*DATA LISTING*
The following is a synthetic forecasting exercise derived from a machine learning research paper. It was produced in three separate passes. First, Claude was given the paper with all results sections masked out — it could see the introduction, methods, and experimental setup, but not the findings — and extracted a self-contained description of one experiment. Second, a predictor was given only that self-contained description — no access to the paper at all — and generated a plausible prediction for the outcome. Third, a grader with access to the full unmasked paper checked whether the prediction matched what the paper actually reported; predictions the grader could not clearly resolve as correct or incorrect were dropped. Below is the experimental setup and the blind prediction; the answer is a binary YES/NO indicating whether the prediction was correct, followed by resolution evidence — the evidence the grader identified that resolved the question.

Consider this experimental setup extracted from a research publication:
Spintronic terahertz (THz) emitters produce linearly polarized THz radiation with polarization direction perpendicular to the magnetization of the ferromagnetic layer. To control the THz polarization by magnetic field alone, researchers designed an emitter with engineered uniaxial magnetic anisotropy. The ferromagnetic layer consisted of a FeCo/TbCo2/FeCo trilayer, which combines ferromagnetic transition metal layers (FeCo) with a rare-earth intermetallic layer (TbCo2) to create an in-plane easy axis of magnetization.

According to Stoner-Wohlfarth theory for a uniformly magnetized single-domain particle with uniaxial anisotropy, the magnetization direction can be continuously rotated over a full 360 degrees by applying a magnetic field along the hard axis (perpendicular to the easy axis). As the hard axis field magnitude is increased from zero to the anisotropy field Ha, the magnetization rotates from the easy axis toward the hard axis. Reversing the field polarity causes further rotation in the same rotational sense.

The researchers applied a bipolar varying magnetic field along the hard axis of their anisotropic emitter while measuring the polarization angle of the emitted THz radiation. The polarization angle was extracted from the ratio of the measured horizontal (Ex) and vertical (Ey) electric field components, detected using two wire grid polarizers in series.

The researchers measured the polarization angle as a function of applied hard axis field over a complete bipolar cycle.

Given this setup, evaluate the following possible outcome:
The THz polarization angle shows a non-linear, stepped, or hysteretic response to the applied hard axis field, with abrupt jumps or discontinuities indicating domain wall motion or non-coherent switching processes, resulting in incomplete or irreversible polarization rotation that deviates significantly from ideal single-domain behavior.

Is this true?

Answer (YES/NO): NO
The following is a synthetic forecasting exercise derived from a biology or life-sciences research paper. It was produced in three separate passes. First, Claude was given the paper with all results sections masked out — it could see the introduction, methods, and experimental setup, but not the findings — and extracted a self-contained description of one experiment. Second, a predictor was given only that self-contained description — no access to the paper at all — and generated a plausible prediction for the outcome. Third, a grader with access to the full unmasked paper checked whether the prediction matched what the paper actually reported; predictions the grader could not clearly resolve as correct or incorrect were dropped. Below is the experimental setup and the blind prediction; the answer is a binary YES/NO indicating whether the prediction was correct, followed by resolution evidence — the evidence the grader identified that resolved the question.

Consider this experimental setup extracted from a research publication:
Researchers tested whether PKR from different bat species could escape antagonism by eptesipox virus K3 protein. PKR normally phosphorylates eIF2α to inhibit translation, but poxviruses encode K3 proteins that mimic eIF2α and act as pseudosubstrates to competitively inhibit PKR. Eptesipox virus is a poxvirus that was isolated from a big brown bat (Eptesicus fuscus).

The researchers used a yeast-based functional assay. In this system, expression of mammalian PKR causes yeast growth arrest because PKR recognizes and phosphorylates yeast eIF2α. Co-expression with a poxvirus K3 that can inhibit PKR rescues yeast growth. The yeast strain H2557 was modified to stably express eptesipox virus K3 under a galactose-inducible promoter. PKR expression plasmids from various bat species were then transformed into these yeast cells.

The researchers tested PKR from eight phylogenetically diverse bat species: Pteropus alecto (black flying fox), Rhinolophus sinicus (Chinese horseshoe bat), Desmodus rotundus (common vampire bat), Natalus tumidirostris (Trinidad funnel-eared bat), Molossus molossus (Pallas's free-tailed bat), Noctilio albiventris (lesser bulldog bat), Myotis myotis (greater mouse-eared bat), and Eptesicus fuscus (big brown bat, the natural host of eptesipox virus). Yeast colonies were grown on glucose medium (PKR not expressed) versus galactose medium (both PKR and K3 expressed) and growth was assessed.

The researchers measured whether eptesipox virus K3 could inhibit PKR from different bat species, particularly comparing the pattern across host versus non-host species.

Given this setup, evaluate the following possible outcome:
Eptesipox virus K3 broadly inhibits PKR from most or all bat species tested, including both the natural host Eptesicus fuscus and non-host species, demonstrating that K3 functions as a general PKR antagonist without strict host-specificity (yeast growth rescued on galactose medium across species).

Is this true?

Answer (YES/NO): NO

==

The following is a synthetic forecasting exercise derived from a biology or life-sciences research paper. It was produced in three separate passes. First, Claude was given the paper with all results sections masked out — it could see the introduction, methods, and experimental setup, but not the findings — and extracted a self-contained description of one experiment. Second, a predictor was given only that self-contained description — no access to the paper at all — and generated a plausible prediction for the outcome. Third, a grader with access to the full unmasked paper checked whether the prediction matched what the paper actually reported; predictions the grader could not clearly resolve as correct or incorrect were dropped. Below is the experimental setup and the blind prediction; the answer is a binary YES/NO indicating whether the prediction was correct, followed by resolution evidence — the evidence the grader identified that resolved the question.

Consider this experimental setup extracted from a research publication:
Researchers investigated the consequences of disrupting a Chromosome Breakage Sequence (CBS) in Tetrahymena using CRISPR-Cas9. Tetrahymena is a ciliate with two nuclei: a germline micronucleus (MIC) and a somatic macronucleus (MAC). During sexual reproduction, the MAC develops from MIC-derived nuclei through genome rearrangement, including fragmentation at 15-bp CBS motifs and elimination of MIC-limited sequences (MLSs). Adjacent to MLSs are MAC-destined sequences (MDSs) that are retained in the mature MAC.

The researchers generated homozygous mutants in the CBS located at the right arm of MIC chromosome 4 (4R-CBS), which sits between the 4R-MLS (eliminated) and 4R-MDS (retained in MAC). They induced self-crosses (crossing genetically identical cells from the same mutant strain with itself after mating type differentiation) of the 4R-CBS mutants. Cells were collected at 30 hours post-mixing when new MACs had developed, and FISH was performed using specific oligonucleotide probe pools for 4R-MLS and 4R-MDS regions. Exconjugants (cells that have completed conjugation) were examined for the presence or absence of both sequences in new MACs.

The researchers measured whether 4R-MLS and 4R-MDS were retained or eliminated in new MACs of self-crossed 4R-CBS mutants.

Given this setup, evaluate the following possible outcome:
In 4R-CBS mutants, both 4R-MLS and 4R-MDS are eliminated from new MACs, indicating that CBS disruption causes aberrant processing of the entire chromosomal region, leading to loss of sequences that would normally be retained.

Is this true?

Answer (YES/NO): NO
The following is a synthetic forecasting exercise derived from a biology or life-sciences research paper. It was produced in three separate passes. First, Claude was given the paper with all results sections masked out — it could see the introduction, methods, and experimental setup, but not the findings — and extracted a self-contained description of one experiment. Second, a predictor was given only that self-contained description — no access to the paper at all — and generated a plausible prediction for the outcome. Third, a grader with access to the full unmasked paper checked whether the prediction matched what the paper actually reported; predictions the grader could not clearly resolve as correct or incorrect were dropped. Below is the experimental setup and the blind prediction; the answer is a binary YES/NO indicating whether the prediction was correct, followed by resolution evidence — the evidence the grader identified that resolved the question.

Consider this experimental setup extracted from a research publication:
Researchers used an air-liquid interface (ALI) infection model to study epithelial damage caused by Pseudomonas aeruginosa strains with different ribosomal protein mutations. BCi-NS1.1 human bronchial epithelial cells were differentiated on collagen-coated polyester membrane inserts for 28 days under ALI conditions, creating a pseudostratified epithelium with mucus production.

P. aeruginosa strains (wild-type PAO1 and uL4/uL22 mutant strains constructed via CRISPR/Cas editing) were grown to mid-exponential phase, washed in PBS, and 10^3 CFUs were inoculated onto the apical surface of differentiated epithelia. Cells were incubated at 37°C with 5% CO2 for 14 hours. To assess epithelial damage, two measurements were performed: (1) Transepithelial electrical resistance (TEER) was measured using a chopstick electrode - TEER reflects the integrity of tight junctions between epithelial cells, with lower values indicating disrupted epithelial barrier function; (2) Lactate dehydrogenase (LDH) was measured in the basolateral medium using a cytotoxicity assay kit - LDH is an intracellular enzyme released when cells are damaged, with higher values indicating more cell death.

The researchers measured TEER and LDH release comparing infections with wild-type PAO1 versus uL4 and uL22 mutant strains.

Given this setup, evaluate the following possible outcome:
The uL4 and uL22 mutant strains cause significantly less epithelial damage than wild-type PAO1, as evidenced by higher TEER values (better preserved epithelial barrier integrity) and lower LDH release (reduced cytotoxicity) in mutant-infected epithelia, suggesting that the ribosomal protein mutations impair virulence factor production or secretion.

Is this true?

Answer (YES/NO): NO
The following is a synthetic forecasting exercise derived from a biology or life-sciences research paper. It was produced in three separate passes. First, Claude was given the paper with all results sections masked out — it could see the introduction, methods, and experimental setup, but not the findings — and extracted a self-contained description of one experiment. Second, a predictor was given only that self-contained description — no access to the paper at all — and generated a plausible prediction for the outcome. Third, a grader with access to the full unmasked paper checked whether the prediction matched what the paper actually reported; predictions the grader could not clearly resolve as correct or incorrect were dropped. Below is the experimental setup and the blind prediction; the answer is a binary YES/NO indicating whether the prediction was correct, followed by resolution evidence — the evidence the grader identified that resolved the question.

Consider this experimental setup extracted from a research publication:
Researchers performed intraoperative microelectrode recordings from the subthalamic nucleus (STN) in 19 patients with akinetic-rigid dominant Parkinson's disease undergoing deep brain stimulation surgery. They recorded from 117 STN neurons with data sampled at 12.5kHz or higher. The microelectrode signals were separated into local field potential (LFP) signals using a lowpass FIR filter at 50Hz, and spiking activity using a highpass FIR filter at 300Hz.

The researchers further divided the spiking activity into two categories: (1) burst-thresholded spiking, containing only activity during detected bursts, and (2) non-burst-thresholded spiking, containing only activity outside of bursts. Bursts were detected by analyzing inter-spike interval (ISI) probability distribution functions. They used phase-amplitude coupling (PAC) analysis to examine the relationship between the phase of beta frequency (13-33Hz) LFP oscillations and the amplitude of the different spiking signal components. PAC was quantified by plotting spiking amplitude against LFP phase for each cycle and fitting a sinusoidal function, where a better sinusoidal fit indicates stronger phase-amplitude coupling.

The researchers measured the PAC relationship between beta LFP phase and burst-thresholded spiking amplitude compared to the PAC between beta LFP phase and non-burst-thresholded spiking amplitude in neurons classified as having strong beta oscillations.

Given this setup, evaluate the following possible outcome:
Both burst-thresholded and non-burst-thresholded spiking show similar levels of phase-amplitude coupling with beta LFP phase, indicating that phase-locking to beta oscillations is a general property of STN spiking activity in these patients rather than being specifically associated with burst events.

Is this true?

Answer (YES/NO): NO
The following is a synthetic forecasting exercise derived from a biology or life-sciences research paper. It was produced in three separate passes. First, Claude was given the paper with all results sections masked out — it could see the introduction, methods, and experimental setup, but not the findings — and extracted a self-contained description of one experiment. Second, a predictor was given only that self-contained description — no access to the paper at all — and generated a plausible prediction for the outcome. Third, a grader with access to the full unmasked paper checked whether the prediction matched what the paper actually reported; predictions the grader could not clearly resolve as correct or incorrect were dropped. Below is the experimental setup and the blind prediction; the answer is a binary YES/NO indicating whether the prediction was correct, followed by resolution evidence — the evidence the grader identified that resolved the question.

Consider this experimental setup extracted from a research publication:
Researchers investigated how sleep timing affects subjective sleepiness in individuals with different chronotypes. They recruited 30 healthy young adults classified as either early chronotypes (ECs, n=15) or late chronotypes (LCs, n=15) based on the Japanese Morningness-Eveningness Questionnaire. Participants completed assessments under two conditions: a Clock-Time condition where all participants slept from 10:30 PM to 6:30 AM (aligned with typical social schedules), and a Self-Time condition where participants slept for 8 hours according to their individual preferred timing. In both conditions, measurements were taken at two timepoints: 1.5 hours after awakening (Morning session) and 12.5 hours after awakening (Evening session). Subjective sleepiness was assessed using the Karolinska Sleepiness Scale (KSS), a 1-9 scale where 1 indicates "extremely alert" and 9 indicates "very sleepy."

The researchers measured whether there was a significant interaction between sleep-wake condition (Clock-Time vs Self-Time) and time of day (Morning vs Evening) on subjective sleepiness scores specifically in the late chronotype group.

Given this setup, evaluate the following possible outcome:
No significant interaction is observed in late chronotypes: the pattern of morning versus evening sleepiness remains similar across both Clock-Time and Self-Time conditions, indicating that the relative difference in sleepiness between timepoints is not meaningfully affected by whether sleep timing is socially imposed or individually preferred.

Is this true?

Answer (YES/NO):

--

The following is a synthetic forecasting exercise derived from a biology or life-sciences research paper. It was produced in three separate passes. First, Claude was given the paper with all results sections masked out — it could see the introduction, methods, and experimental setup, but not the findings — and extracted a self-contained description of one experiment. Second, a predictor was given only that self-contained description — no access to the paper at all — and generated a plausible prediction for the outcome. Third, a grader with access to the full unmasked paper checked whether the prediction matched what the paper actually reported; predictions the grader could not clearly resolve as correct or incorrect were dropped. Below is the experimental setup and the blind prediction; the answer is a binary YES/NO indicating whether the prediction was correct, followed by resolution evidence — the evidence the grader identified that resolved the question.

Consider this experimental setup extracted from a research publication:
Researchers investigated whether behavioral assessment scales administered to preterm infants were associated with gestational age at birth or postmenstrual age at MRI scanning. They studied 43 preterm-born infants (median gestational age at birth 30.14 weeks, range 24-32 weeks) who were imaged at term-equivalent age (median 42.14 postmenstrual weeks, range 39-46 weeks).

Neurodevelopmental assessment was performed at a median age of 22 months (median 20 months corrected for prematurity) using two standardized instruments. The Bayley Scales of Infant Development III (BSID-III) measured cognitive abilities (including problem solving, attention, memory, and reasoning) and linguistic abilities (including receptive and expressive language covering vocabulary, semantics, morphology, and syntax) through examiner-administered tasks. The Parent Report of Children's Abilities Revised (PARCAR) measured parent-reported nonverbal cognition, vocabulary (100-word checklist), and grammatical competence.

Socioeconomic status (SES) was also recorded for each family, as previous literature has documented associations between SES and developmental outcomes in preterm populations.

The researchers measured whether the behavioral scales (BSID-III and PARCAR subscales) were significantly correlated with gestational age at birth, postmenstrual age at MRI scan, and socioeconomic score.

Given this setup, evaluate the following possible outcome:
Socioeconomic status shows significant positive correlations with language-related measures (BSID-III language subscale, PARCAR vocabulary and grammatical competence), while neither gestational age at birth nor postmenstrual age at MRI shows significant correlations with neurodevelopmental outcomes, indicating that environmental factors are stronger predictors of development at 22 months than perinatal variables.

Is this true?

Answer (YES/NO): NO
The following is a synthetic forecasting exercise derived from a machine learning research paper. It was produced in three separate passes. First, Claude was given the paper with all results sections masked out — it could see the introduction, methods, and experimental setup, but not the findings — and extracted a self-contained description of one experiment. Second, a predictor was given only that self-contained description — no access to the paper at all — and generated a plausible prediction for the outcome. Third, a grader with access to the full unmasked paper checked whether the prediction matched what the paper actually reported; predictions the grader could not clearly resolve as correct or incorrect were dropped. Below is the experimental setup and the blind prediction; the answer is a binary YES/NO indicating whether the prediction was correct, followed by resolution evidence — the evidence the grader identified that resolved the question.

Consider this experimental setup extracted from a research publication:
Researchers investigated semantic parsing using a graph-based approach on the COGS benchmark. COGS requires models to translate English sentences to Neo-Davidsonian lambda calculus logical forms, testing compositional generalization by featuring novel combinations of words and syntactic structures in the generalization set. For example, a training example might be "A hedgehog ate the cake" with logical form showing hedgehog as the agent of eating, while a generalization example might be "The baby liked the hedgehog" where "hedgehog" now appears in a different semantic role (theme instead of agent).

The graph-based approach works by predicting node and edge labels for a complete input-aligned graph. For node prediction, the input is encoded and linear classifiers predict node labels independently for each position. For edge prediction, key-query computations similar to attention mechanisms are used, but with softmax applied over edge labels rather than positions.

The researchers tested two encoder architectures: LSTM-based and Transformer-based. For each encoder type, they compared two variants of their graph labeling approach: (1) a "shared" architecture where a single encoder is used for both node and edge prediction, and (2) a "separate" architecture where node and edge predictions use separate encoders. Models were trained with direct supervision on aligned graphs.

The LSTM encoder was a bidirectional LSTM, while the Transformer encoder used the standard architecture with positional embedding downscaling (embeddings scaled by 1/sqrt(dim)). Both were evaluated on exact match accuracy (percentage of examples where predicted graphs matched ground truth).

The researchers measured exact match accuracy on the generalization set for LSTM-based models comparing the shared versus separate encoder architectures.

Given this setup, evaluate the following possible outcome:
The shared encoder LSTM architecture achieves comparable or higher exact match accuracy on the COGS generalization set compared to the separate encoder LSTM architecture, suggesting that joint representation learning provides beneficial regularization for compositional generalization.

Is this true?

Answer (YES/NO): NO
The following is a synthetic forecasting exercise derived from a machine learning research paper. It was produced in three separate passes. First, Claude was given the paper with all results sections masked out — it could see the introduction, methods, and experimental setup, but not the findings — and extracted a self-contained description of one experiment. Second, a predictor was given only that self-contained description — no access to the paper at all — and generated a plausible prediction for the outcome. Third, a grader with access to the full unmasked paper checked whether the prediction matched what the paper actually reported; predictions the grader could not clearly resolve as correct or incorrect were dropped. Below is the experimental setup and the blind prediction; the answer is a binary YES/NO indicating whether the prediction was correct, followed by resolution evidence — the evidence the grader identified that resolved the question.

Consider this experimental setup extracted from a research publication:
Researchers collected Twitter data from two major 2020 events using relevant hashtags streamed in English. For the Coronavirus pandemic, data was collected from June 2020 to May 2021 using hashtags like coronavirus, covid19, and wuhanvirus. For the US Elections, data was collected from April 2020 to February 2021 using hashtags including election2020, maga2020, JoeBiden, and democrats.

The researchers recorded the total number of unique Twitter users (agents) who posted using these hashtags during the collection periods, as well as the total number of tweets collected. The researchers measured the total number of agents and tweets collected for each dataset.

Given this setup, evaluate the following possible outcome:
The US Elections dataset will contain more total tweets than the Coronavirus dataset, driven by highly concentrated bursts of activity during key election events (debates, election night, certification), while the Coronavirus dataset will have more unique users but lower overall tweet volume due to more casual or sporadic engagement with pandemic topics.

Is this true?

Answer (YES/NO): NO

*YOUR GOAL*
Only the lines containing the word "more" should be returned from the data above.

*ANSWER BOX*
P. aeruginosa strains (wild-type PAO1 and uL4/uL22 mutant strains constructed via CRISPR/Cas editing) were grown to mid-exponential phase, washed in PBS, and 10^3 CFUs were inoculated onto the apical surface of differentiated epithelia. Cells were incubated at 37°C with 5% CO2 for 14 hours. To assess epithelial damage, two measurements were performed: (1) Transepithelial electrical resistance (TEER) was measured using a chopstick electrode - TEER reflects the integrity of tight junctions between epithelial cells, with lower values indicating disrupted epithelial barrier function; (2) Lactate dehydrogenase (LDH) was measured in the basolateral medium using a cytotoxicity assay kit - LDH is an intracellular enzyme released when cells are damaged, with higher values indicating more cell death.
The US Elections dataset will contain more total tweets than the Coronavirus dataset, driven by highly concentrated bursts of activity during key election events (debates, election night, certification), while the Coronavirus dataset will have more unique users but lower overall tweet volume due to more casual or sporadic engagement with pandemic topics.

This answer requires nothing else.